**** Data supplied ****

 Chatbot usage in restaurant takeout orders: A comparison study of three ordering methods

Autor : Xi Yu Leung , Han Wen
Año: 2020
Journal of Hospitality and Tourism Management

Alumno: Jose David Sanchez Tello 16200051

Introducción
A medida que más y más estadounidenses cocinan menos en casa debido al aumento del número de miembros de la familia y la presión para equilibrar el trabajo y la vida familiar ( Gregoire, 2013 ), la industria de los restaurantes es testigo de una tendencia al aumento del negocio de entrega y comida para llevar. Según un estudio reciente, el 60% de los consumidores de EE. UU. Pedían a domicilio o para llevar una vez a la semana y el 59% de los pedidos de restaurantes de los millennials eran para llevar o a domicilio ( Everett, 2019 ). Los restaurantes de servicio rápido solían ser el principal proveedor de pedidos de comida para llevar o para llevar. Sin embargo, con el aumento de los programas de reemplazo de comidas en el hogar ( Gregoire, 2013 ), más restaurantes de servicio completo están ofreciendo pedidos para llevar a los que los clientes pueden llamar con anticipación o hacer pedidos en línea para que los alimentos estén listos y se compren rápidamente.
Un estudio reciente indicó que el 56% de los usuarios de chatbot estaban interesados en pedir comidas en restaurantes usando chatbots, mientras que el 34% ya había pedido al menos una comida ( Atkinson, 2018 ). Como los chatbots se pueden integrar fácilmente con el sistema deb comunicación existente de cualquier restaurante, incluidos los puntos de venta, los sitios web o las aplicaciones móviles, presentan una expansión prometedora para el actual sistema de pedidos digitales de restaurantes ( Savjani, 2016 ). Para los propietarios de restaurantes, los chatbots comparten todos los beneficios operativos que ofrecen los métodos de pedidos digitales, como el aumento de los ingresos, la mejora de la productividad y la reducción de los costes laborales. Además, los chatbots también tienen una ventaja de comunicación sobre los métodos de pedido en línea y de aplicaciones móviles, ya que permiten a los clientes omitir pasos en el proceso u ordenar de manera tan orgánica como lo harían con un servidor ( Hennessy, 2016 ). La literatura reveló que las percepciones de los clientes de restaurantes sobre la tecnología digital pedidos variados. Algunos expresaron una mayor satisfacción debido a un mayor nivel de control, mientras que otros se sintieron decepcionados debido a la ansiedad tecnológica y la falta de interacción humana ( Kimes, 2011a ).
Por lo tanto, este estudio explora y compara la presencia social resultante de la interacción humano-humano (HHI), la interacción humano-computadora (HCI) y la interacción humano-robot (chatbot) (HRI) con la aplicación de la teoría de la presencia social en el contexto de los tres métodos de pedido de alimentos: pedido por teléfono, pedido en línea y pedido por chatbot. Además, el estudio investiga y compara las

****
**** Data supplied ****

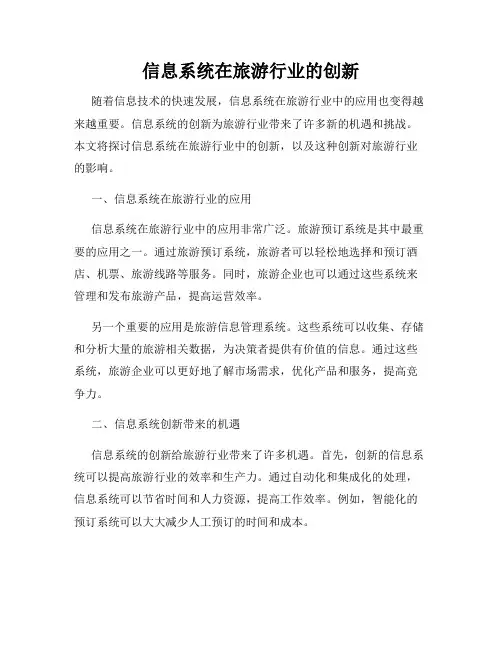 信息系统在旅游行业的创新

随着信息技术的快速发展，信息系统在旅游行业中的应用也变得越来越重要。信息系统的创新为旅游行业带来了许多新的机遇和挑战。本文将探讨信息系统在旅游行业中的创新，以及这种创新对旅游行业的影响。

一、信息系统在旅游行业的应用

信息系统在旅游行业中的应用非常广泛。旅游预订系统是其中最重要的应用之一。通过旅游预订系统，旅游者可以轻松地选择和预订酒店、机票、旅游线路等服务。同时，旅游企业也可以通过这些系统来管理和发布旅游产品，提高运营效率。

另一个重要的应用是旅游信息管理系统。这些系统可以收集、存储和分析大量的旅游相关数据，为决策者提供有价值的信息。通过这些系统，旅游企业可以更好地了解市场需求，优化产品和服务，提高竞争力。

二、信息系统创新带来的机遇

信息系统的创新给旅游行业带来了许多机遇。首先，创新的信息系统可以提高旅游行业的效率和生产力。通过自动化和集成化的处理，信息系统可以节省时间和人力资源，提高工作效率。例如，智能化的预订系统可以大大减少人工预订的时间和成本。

****
**** Data supplied ****

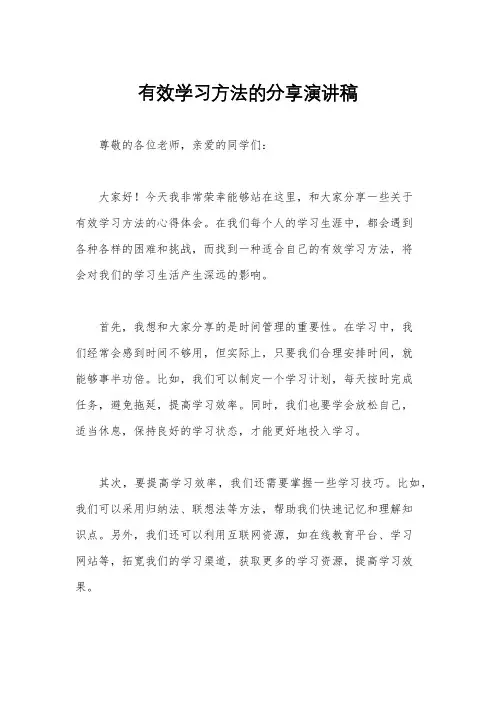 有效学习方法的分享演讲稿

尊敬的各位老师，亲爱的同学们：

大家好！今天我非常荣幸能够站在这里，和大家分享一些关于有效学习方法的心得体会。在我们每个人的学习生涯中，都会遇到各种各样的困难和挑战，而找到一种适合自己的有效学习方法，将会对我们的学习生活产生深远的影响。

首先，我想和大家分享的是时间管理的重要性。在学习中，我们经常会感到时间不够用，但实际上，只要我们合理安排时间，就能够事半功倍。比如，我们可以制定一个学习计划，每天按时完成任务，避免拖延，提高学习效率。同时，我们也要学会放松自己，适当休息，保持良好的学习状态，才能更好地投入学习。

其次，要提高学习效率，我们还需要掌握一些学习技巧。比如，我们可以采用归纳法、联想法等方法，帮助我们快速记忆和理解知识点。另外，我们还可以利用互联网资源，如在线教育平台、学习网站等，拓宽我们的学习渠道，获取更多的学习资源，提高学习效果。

****

Using the data above, reproduce exactly the lines between those holding "随着信息技术的快速发展，信息" and "信息系统的创新给旅游行业带来", inclusive, and no others.

* _Task output_
随着信息技术的快速发展，信息系统在旅游行业中的应用也变得越来越重要。信息系统的创新为旅游行业带来了许多新的机遇和挑战。本文将探讨信息系统在旅游行业中的创新，以及这种创新对旅游行业的影响。

一、信息系统在旅游行业的应用

信息系统在旅游行业中的应用非常广泛。旅游预订系统是其中最重要的应用之一。通过旅游预订系统，旅游者可以轻松地选择和预订酒店、机票、旅游线路等服务。同时，旅游企业也可以通过这些系统来管理和发布旅游产品，提高运营效率。

另一个重要的应用是旅游信息管理系统。这些系统可以收集、存储和分析大量的旅游相关数据，为决策者提供有价值的信息。通过这些系统，旅游企业可以更好地了解市场需求，优化产品和服务，提高竞争力。

二、信息系统创新带来的机遇

信息系统的创新给旅游行业带来了许多机遇。首先，创新的信息系统可以提高旅游行业的效率和生产力。通过自动化和集成化的处理，信息系统可以节省时间和人力资源，提高工作效率。例如，智能化的预订系统可以大大减少人工预订的时间和成本。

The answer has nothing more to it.